◆ **PARTS OF THE EXERCISE**:
A) In the litigation passage, how much did the boat builder claim it had spent by the end of 2007 to repair boats showing the varnish problem?
B) Set down the litigation passage word for word, from "Along with its" up to and including "and cash flows.".

◆ **PASSAGE GIVEN**:
..............................
Along with its primary Comprehensive General Liability insurer Arch Coatings France S.A. (“ACF”), a subsidiary of the Company, is a defendant in a lawsuit filed in France by a builder of pleasure boats. The suit alleges that the formulation of certain varnish coatings previously supplied by ACF for application to interior woodwork on approximately 5,200 boats made by plaintiff was defective in that, under certain conditions, the varnish will bubble and peel. At the end of 2007, the plaintiff claimed that about 400 boats had manifested the problem, and that it had expended €3.6 million (approximately $5.7 million) to repair those boats. At June 30, 2008, ACF had €0.5 million (approximately $0.8 million) accrued for this matter. An unfavorable outcome related to this matter could have a material impact on the Company’s results of operations and cash flows.

In Brazil, the Company uses a third-party agent to process and pay certain state import duties. The Company was notified of claims for unpaid state import duties, including interest and potential penalties. Some of the claims have been settled. The Company has $2.1 million accrued for the remaining open tax year. As of June 30, 2008, the Company had estimated contingent liabilities related to the claims of approximately $0.3 million.

There are fewer than ten CCA-related personal injury lawsuits in which the Company and/or one or more of the Company’s subsidiaries is named a defendant. Individuals in these lawsuits allege injury occurred as a result of exposure to CCA-treated wood. The Company has no CCA-related purported class action lawsuits pending against it, those lawsuits having been dismissed or otherwise resolved in prior years. The Company does not believe the resolution of these pending cases is likely to have a material adverse effect on its consolidated financial condition, cash flow or results of operations.
..............................
◆ **DATASET ENTRIES**:
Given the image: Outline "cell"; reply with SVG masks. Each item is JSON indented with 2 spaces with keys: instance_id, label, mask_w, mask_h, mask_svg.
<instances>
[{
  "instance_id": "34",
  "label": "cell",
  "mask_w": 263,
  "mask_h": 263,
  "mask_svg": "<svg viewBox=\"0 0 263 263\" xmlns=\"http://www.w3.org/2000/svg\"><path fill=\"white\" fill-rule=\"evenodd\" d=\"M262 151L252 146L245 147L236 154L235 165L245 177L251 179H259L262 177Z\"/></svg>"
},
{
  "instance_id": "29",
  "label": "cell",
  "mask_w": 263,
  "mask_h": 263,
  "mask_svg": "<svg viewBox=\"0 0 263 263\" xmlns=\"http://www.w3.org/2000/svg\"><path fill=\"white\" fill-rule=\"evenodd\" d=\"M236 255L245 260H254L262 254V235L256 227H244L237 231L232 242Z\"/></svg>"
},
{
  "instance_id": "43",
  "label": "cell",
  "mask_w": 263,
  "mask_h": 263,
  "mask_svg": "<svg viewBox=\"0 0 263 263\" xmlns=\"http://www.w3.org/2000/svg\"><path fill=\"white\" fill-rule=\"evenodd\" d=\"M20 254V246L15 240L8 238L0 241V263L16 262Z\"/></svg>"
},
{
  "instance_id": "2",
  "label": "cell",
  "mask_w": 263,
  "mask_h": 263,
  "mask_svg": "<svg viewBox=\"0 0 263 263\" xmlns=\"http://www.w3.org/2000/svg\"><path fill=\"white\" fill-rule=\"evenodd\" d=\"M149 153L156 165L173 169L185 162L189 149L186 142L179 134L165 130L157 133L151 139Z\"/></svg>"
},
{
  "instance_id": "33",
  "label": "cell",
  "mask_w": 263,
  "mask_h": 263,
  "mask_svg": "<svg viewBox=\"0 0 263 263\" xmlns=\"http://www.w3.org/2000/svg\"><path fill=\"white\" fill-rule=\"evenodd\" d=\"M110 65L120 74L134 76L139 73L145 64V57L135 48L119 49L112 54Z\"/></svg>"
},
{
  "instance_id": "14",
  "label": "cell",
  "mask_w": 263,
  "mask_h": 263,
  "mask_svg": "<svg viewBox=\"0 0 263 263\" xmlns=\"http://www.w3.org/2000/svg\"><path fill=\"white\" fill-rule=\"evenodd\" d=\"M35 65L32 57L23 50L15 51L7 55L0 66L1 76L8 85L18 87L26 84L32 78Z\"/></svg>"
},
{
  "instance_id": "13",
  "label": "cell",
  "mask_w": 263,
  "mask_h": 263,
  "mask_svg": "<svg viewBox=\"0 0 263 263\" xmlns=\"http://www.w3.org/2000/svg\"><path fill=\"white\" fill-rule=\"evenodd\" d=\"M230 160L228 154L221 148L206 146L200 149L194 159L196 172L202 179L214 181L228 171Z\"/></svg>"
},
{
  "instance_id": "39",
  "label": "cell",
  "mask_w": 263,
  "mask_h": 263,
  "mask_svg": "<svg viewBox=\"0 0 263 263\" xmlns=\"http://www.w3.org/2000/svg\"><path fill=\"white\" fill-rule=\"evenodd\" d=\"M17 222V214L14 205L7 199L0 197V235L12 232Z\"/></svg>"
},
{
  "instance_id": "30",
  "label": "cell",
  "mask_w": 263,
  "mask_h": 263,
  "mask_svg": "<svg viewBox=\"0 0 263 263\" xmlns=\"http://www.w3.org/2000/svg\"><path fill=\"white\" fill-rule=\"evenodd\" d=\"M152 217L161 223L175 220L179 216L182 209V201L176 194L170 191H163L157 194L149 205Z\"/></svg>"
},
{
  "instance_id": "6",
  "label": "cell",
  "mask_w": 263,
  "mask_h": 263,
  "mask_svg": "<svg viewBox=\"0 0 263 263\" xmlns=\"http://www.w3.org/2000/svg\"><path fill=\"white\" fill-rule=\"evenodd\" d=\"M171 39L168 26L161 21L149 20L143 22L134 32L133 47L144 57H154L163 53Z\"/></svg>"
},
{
..............................
◆ **FULL ANSWERS**:
A) €3.6 million (approximately $5.7 million)

B)
Along with its primary Comprehensive General Liability insurer Arch Coatings France S.A. (“ACF”), a subsidiary of the Company, is a defendant in a lawsuit filed in France by a builder of pleasure boats. The suit alleges that the formulation of certain varnish coatings previously supplied by ACF for application to interior woodwork on approximately 5,200 boats made by plaintiff was defective in that, under certain conditions, the varnish will bubble and peel. At the end of 2007, the plaintiff claimed that about 400 boats had manifested the problem, and that it had expended €3.6 million (approximately $5.7 million) to repair those boats. At June 30, 2008, ACF had €0.5 million (approximately $0.8 million) accrued for this matter. An unfavorable outcome related to this matter could have a material impact on the Company’s results of operations and cash flows.